The grid is a mathematical construct, a simple plan, a means of keeping track of where things are. But the vitality of a city lies in how hard it pushes against the grid. Decades of idealized city planning have taught us that urban character is largely a matter of accident. Enough uncoordinated, if not random, details accumulate and a neighborhood flavor erupts. Enough scattered residents profess allegiance to some interest and a scene is born. Some groupings are prominent. Some go unseen. Many simply hide in the shadows of more visible agglomerations. Culture obscures subculture, which in turn begets culture at large.

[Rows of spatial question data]
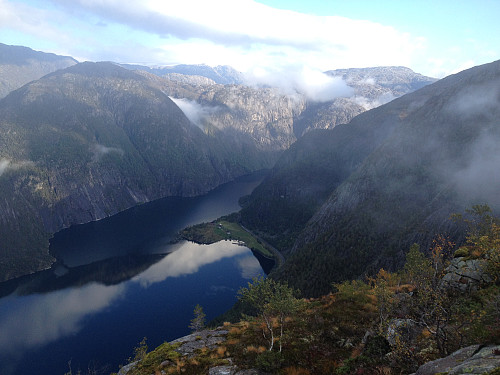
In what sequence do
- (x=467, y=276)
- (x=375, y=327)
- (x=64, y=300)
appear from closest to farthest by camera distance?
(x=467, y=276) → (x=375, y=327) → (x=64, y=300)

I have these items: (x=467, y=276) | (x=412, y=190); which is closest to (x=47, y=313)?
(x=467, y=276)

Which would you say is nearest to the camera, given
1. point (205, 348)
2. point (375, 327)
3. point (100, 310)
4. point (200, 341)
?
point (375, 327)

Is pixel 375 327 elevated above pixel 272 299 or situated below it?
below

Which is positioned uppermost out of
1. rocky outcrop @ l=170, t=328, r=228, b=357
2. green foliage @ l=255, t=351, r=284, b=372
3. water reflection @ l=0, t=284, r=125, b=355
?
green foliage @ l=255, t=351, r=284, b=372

==

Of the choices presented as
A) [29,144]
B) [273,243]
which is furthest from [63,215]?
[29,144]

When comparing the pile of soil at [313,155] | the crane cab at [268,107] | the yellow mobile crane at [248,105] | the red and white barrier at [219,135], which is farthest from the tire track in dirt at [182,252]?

Goals
1. Transcribe the passage on the city grid between "The grid is" and "culture at large.", inclusive.
2. How many lines of the rows contain the string "below", with case counting? Give only the number.

Task-by-task results
1.
The grid is a mathematical construct, a simple plan, a means of keeping track of where things are. But the vitality of a city lies in how hard it pushes against the grid. Decades of idealized city planning have taught us that urban character is largely a matter of accident. Enough uncoordinated, if not random, details accumulate and a neighborhood flavor erupts. Enough scattered residents profess allegiance to some interest and a scene is born. Some groupings are prominent. Some go unseen. Many simply hide in the shadows of more visible agglomerations. Culture obscures subculture, which in turn begets culture at large.

2. 2